### [Source text]
----------

Centralized Logging Solution for Google Cloud Platform (Cloud Next '18... (1)

[MUSIC PLAYING]

MARY KOES: Thank you all for coming

on one of the later speeches of the conference today--

super excited to have you all here.

I'm Mary Koes.

I am a product manager with Stackdriver Logging.

EDUARDO SILVA: Hi.

My name Eduardo.

I'm a software engineer at Treasure Data.

MARY KOES: And we're here to talk to you today

about getting started running a centralized logging

solution on Google Cloud.

And I have to say nothing but my deep love of logs

would convince me to stand up on stage here.

So I'm really excited to get to share with you

why centralized logs can make your life easier,

how to do that in Google Cloud.

Eduardo will talk a little bit about logging in Kubernetes

specifically, and then some insights from managing

logs of scale that we've had--

we've learned, sometimes the hard way, through Google.

So let me see just a show of hands.

Has anyone-- do we have any current Google Cloud

customers in the audience who use Stackdriver Logging?

Awesome.

And another show of hands-- do we have any software engineers

from Google here who use logging in their day-to-day life

at Google?

Yeah, they don't really let us into these.

Oh, we have one.

Yay.

A couple.

So they don't usually let us into these talks,

so that's awesome.

The team that I work with in Pittsburgh

does both the logs to help all of our Cloud customers

manage their operations at scale,

but also the logs that our Google engineers use

for understanding the applications we develop

internal to Google as well.

So let's talk about why logs matter.

Fundamentally, troubleshooting-- anything,

but especially distributed microservices is really hard.

So we have, in the cloud, a bunch of interconnected pieces,

like this puzzle.

And when something goes wrong, it's

really hard to figure out how we need to put them back together.

Logs will give us visibility into our system.

So in the puzzle analogy, they're

the picture on our puzzle pieces here.

And while you could assemble things

one puzzle piece at a time, a centralized log view

will allow you to see all of the picture

at the same time, which will help

you to improve your reliability, performance, and security.

So let's talk about how we actually

deliver on a centralized logging solution running

in Google Cloud.

And I mentioned I am the product manager for Stackdriver

Logging.

That is one of three pillars that we

have within Stackdriver, so we've

got logging, monitoring, and application performance

management, or APM.

And each of these are part of a SaaS ops suite

to help all of you monitor and troubleshoot your applications,

whether they're running on GCP, AWS, or cloud

native infrastructure, and trying to keep

your apps fast and available.

----------

### [Detection items]
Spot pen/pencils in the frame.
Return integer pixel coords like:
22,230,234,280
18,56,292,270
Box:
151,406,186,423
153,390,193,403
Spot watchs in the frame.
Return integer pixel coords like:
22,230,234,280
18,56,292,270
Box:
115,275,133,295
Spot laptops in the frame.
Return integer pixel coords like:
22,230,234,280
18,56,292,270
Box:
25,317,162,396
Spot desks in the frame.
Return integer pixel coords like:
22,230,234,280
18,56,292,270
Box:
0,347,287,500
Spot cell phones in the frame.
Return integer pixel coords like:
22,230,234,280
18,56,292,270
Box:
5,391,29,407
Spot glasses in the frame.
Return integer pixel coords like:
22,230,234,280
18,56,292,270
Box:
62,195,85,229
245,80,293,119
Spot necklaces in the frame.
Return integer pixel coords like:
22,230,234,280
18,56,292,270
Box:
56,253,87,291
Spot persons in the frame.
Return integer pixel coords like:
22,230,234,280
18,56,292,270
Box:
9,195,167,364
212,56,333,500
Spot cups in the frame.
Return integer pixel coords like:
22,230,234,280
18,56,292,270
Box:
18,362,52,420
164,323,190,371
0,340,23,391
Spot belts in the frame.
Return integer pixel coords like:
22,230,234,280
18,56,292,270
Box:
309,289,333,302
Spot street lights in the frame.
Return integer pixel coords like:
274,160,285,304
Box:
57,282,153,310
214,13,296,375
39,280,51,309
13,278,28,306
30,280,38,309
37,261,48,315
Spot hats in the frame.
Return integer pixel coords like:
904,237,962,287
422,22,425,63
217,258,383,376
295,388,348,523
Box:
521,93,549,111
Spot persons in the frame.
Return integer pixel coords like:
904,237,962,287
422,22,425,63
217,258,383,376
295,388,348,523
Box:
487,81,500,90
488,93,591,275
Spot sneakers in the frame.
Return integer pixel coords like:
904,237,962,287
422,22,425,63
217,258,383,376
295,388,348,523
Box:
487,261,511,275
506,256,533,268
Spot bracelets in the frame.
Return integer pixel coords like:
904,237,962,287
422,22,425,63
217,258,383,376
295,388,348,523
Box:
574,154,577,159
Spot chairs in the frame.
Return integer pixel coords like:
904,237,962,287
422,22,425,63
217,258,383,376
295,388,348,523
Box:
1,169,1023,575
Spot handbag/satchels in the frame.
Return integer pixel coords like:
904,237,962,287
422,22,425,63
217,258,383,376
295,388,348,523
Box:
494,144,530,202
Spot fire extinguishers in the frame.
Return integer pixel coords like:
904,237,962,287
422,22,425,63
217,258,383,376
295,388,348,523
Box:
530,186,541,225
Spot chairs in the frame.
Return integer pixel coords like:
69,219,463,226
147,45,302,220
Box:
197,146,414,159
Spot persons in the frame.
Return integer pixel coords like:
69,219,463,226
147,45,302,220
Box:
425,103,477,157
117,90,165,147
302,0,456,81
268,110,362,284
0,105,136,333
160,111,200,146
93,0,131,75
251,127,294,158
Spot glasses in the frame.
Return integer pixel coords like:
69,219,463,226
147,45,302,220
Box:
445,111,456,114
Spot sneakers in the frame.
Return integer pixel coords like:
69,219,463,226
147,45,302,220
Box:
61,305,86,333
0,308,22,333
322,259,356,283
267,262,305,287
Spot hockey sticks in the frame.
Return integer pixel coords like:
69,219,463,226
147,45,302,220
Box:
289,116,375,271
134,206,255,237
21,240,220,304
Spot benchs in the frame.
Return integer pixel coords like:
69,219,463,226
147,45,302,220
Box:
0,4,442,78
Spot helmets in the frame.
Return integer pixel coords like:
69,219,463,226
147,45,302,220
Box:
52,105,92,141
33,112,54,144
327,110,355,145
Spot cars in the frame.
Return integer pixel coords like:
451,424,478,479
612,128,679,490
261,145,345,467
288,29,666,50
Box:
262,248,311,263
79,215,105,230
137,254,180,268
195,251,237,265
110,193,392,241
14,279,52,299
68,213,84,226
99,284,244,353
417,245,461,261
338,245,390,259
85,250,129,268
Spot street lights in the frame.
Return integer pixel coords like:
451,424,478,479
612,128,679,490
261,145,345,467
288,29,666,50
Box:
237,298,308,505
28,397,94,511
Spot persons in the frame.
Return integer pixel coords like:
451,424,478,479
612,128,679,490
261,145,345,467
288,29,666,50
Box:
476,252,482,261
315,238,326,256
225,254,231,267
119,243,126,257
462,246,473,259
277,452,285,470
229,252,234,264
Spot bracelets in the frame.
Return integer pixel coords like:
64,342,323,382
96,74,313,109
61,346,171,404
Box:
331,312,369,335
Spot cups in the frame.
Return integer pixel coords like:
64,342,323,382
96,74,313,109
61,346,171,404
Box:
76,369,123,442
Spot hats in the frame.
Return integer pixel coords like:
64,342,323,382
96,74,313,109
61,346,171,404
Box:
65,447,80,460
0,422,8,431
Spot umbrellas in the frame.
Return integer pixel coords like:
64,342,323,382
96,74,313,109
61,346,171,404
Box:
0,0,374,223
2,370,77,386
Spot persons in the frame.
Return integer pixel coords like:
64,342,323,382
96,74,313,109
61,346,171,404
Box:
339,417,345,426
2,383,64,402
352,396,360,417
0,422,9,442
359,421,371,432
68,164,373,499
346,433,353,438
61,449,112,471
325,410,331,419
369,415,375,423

----------

### [The exercise]
Could you carry the transcript of the centralized logging talk forward from the line that ends "keep your apps fast and available"?

### [Task response]
So we have a bunch of different components here.

We have log producers on the one side,

and there are many different ways logs come in

that you care about.

So we have audit logs, which are super special.

We've got platform logs that are sent from individual Google

services like Cloud Load Balancer.

We have open source components that

are creating logs that you might be running

to power your infrastructure in your apps,

and then there are logs that come directly from the apps

themselves.

On the other hand, we've got consumers of logs.

So there are a number of different options

for consuming logs.

One, of course, is Stackdriver Logging.

Some users will also want to consume logs

in a tool like Google BigQuery or save them

for compliance in Google Cloud Storage

or use one of the many different partner applications

that we support, including Sumo Logic, Splunk, and Elk Stack,

just to name a few of the more common ones.

So the log router is what actually glues these two things

together-- the producers and the consumers.

So if I look over here, I've got,

at the top, the log producers.

Everything gets centralized through the logging API.

And then we've got the log router,

which will help us to get the logs to the right endpoint.

And down at the bottom, we have the Stackdriver product

on the left-hand side, and then on the right-hand side,

we have other potential destinations,

whether it's cloud storage, BigQuery, or anywhere else,

which can go through Pub/Sub.

In order to get logs into Stackdriver,

there is zero setup for GCP audit

logs and logs from GCP services, so any

logs that are being created on your behalf by a GCP service.

And then if you want to instrument your code,

you can also use client libraries

to send logs to the API directly.

But the vast majority of our logs

that aren't sent from cloud services

actually go through our open source logging agent, Fluentd.

EDUARDO SILVA: Hello.

Maybe most of you already know what is a logging agent,

but if we go like years ago, we will say that,

and we can think about logging.

The first thing that we can think about is maybe syslog.

Have you used syslog before?

Please raise your hand.

So everybody who raised their hand is over 30, [LAUGHS]

actually.

Yeah.

So logging mechanism exists for a couple of reasons,

maybe because you went to troubleshoot,

you want to monitor something, or understand

what's going on in your applications in your system.

So what we're talking about here, logging is not new.

I think that logging exists from the beginning,

since if you're doing development, you're debugging.

You have some kind of logging mechanism.

If you are deploying your application,

you have some logging mechanism for that.

It could be through syslog, rsyslog, or just writing

to a plain log file in the file system.

But we have current problems now.

In the past, we used to have, like, common messages.

The application is doing A, B, C, D, or it's crashing.

We have some exceptions.

But what happens when you have multiple applications that

generate data in a different way?

For example, if you know Apache web server,

Apache web server creates their own log entry,

saying this is an IP address, this

is a practical version size of the document.

If you look at, for example, MySQL logs, they

look pretty much different.

What kind of query was running?

What's our reception?

How are the tables?

Do we have some charting or things like that?

So if you want to do logging, it's

not because logging is cool.

I think that, honestly, logging is boring from a--

MARY KOES: It's cool.

EDUARDO SILVA: --from a play perspective,

but you have to deal with that, because you have problems

that you need to solve.

So the thing is if you have multiple source of information

that come from different places in different formats,

the ultimate goal that you want to do is data analysis.

So in order to do data analysis, you need a logging agent,

and this logging agent must have different strategies

to deal with data formats, data sources.

One thing is to read log files from the file system.

The other is to listen from TCP or UDP.

If you're using, for example, hardware devices

like firewalls, and they are sending their logs over UDP,

you need to support that too.

So we are moving forward.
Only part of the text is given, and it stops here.